30 Jun 2014

Corporate probe into hacking revealed

9:45 pm on 30 June 2014

British police began pursuing the possibility of laying corporate charges against the directors of Rupert Murdoch's media empire over hacking by his journalists in Britain.

The revelation is contained in a two-year-old letter obtained by the ABC's Four Corners programme.

Rupert Murdoch.

Rupert Murdoch. Photo: AFP

The programme has obtained a letter from Sue Akers, a high ranking police commissioner, to one of Mr Murdoch's top London lawyers in 2012.

The letter said there is an active investigation into the corporate liability of News International in relation to phone hacking and illegal payments to public officials.

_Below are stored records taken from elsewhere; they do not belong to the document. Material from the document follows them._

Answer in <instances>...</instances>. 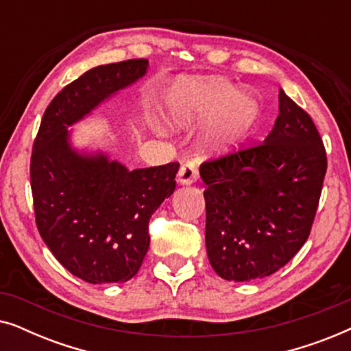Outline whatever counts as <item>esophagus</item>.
<instances>
[{"instance_id": "esophagus-1", "label": "esophagus", "mask_w": 351, "mask_h": 351, "mask_svg": "<svg viewBox=\"0 0 351 351\" xmlns=\"http://www.w3.org/2000/svg\"><path fill=\"white\" fill-rule=\"evenodd\" d=\"M199 176L198 171V162L196 161H186L185 165H182L179 171V184L182 185H190L196 182Z\"/></svg>"}]
</instances>
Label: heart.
Listing matches in <instances>:
<instances>
[{"mask_svg": "<svg viewBox=\"0 0 351 351\" xmlns=\"http://www.w3.org/2000/svg\"><path fill=\"white\" fill-rule=\"evenodd\" d=\"M166 108L174 128L190 129L210 121L208 143L217 152L241 142L261 114L256 99L219 78L180 81L167 95Z\"/></svg>", "mask_w": 351, "mask_h": 351, "instance_id": "1", "label": "heart"}]
</instances>
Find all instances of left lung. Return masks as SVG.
<instances>
[{
	"mask_svg": "<svg viewBox=\"0 0 351 351\" xmlns=\"http://www.w3.org/2000/svg\"><path fill=\"white\" fill-rule=\"evenodd\" d=\"M326 169L313 119L280 89V114L265 141L199 167L215 273L238 282L285 267L308 238Z\"/></svg>",
	"mask_w": 351,
	"mask_h": 351,
	"instance_id": "1",
	"label": "left lung"
}]
</instances>
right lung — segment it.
Returning <instances> with one entry per match:
<instances>
[{
	"instance_id": "right-lung-1",
	"label": "right lung",
	"mask_w": 351,
	"mask_h": 351,
	"mask_svg": "<svg viewBox=\"0 0 351 351\" xmlns=\"http://www.w3.org/2000/svg\"><path fill=\"white\" fill-rule=\"evenodd\" d=\"M147 59L100 65L47 105L33 142L30 182L43 241L71 275L93 285L136 275L150 246L148 222L174 193L179 162L129 171L104 153H78L71 124L147 73Z\"/></svg>"
}]
</instances>
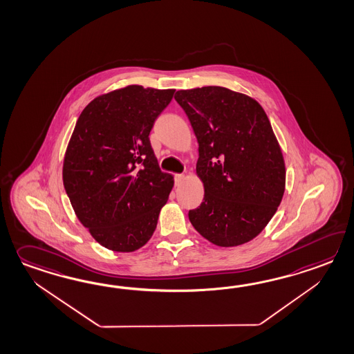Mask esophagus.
I'll use <instances>...</instances> for the list:
<instances>
[{
    "label": "esophagus",
    "instance_id": "1",
    "mask_svg": "<svg viewBox=\"0 0 354 354\" xmlns=\"http://www.w3.org/2000/svg\"><path fill=\"white\" fill-rule=\"evenodd\" d=\"M183 179H184V175H183V174H175V175H174V181H175V185H179Z\"/></svg>",
    "mask_w": 354,
    "mask_h": 354
}]
</instances>
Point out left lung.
<instances>
[{"label":"left lung","mask_w":354,"mask_h":354,"mask_svg":"<svg viewBox=\"0 0 354 354\" xmlns=\"http://www.w3.org/2000/svg\"><path fill=\"white\" fill-rule=\"evenodd\" d=\"M175 100L198 141L196 174L205 198L189 220L218 246H236L259 235L282 201L286 169L259 102L226 87L179 90Z\"/></svg>","instance_id":"8db88e82"}]
</instances>
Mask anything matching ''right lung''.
Wrapping results in <instances>:
<instances>
[{"instance_id":"right-lung-1","label":"right lung","mask_w":354,"mask_h":354,"mask_svg":"<svg viewBox=\"0 0 354 354\" xmlns=\"http://www.w3.org/2000/svg\"><path fill=\"white\" fill-rule=\"evenodd\" d=\"M175 90L132 85L102 95L82 110L63 162V184L80 222L114 252L151 239L173 188L149 132Z\"/></svg>"}]
</instances>
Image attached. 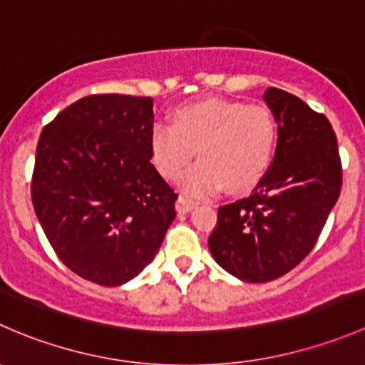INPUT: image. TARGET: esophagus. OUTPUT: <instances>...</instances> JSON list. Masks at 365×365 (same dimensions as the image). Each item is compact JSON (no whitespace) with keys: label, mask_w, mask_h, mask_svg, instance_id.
<instances>
[{"label":"esophagus","mask_w":365,"mask_h":365,"mask_svg":"<svg viewBox=\"0 0 365 365\" xmlns=\"http://www.w3.org/2000/svg\"><path fill=\"white\" fill-rule=\"evenodd\" d=\"M196 205H197L196 201L190 200V197H187V196H180L178 200H176V210H178L180 213L190 212V210H192Z\"/></svg>","instance_id":"1"}]
</instances>
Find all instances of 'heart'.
Wrapping results in <instances>:
<instances>
[{"mask_svg": "<svg viewBox=\"0 0 365 365\" xmlns=\"http://www.w3.org/2000/svg\"><path fill=\"white\" fill-rule=\"evenodd\" d=\"M171 127L155 125L150 134V157L169 182L183 175V189L205 196L220 185L242 192L256 185L270 168L279 127L274 113L227 98H201L178 106L169 114Z\"/></svg>", "mask_w": 365, "mask_h": 365, "instance_id": "heart-1", "label": "heart"}]
</instances>
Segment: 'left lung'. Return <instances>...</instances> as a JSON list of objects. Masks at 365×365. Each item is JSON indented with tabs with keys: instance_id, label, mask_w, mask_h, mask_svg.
I'll return each instance as SVG.
<instances>
[{
	"instance_id": "8db88e82",
	"label": "left lung",
	"mask_w": 365,
	"mask_h": 365,
	"mask_svg": "<svg viewBox=\"0 0 365 365\" xmlns=\"http://www.w3.org/2000/svg\"><path fill=\"white\" fill-rule=\"evenodd\" d=\"M279 127L277 148L251 196L219 206L208 247L245 282H268L314 247L341 192L337 138L323 114L279 88L263 95Z\"/></svg>"
}]
</instances>
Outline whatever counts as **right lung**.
<instances>
[{
    "instance_id": "obj_1",
    "label": "right lung",
    "mask_w": 365,
    "mask_h": 365,
    "mask_svg": "<svg viewBox=\"0 0 365 365\" xmlns=\"http://www.w3.org/2000/svg\"><path fill=\"white\" fill-rule=\"evenodd\" d=\"M153 101L90 95L43 127L31 200L54 252L79 277L121 286L152 263L178 196L150 162Z\"/></svg>"
}]
</instances>
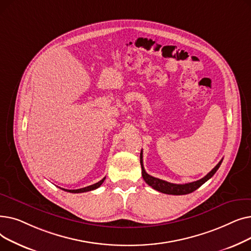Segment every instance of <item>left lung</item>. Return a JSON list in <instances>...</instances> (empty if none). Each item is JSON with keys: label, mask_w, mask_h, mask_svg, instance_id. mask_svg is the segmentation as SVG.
<instances>
[{"label": "left lung", "mask_w": 251, "mask_h": 251, "mask_svg": "<svg viewBox=\"0 0 251 251\" xmlns=\"http://www.w3.org/2000/svg\"><path fill=\"white\" fill-rule=\"evenodd\" d=\"M222 162H223V160H221L219 162V164L212 171H210V172L207 175H205L203 178H201L200 180L191 182V183H186V184H174V183H170V182L164 181L162 179L154 178V177L149 175L146 172V170H144L143 160H142V151H140V165H141V173H142L143 180L146 181L149 184V185L151 187H152L153 189L160 191L162 193L173 194V195L188 194V193H191V192L195 191L197 188H200L203 183H205L208 179H210L215 175V173L220 168Z\"/></svg>", "instance_id": "obj_1"}]
</instances>
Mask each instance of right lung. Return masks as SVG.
<instances>
[{"label":"right lung","mask_w":251,"mask_h":251,"mask_svg":"<svg viewBox=\"0 0 251 251\" xmlns=\"http://www.w3.org/2000/svg\"><path fill=\"white\" fill-rule=\"evenodd\" d=\"M104 179H105V177H104L103 179H101L100 181H99L98 183H96V184H92V185H90V186H87V187H84V188H80V189H74V190L64 189V188H61V189H62V190H64V191L71 192V193H81V192H87V191H91V190H95V189L99 188V187L101 185V184H102V182L104 181Z\"/></svg>","instance_id":"right-lung-1"}]
</instances>
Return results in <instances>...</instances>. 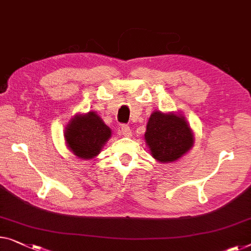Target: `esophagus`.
Returning a JSON list of instances; mask_svg holds the SVG:
<instances>
[{"instance_id":"obj_1","label":"esophagus","mask_w":251,"mask_h":251,"mask_svg":"<svg viewBox=\"0 0 251 251\" xmlns=\"http://www.w3.org/2000/svg\"><path fill=\"white\" fill-rule=\"evenodd\" d=\"M120 133H121L122 136H125V137H131L132 136L131 129H130V126H122L121 130H120Z\"/></svg>"}]
</instances>
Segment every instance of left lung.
Wrapping results in <instances>:
<instances>
[{
    "label": "left lung",
    "instance_id": "8db88e82",
    "mask_svg": "<svg viewBox=\"0 0 251 251\" xmlns=\"http://www.w3.org/2000/svg\"><path fill=\"white\" fill-rule=\"evenodd\" d=\"M145 141L156 161L171 163L191 150L195 136L183 114L154 111L147 122Z\"/></svg>",
    "mask_w": 251,
    "mask_h": 251
}]
</instances>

It said the letter was sent to Mr Murdoch's lawyers six weeks before the News Corp board announced that it would split the global media company.

The split separated the lucrative US entertainment business and its television licences from the troubled newspaper division.

Two British MPs told Four Corners that there is consideration by prosecuting authorities as to whether they should go ahead with corporate charges against board members of the US and UK company.

The splitting of News Corp, long demanded by shareholders, had been resisted by Mr Murdoch until 2012, the ABC reports. It went ahead last year and has proved enormously successful for the Murdoch family and 21st Century Fox.

Last week, former News of the World editor Andy Coulson was found guilty of plotting to hack phones and his predecessor Rebekah Brooks cleared of all charges.

The jury at the Old Bailey in London delivered their verdicts on 24 June after eight days of deliberations and nearly six months of evidence sparked by the scandal that led to Mr Murdoch shutting down the tabloid in July 2011.

The case centred on News of the World's efforts to hack the phones of Britain's royal family, politicians, celebrities and victims of crime, and families of people killed in the 7 July 2005 London bombings.

The paper was closed after it emerged that it had instructed a private investigator to intercept voicemails left on the mobile phone of murdered Surrey teenager Milly Dowler in 2002.